Surprisingly (or not), our new plan was not successful. Although we saw some improvement over months, the loss increased to $2M. Sadly, we had to admit the project failed and consequently it was terminated.
Today, it’s easy to pinpoint our failure. It was not because we entered a new arena of sports betting, since some of our most successful projects were in initially unfamiliar industries. We failed by ignoring advice of those most experienced in this locale. I always had great respect for the CEO, but with so much confidence in our new business plan, neither I nor the department manager gave enough attention to the CEO’s reservations. In fact the entire department team, who were just as overzealous with this project as I was, supported me in my blind enthusiasm. I feel we allowed our excessive faith in the business plan to distort our judgment, and if given a second chance I would have insisted we balance each other’s optimism with more reevaluation and reflection.
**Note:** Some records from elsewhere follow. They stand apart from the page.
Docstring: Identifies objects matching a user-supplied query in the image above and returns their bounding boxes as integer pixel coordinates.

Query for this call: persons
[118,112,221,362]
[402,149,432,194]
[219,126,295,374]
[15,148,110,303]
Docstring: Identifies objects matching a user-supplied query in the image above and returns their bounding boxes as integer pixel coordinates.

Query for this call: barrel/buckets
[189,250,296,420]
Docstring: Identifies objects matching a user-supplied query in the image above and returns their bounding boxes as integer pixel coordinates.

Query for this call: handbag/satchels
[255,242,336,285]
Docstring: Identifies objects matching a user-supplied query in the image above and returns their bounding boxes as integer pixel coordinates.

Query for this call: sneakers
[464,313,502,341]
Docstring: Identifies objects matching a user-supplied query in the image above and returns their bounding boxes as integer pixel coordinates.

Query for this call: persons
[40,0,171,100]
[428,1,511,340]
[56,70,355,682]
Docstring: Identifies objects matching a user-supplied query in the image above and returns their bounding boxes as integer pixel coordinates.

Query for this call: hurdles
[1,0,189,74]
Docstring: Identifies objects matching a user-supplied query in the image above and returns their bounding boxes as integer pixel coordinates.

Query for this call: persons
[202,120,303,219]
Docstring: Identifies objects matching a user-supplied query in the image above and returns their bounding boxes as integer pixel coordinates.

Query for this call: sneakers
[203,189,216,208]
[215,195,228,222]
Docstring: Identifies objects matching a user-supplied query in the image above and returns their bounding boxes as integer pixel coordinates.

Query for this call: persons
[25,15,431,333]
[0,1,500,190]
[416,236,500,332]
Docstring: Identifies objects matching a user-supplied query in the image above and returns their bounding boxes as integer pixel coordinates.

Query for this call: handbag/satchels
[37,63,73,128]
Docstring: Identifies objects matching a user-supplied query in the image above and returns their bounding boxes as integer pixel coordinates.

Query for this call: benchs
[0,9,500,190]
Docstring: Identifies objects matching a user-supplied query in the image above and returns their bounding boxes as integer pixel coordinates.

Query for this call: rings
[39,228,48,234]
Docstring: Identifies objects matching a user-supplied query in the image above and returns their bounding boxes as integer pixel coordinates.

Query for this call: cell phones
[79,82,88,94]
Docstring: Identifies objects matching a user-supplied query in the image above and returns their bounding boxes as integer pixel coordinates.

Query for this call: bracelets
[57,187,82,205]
Luckily for me, I was given other chances to prove that I’ve learned how to more responsibly lead project teams. Leading later projects, I consulted more than ever with our CEO and other managers with vast experience both in the region and relevant industries. I’ve always appreciated their wisdom and experience as key team contributions but after the Sports Betting incident, I know how to better incorporate these elements with pure numerical factors such as business plans or market surveys. I also have felt myself become less swept up by blind enthusiasm (my own and others’) and feel more grounded with leading our team into well thought out promising endeavors.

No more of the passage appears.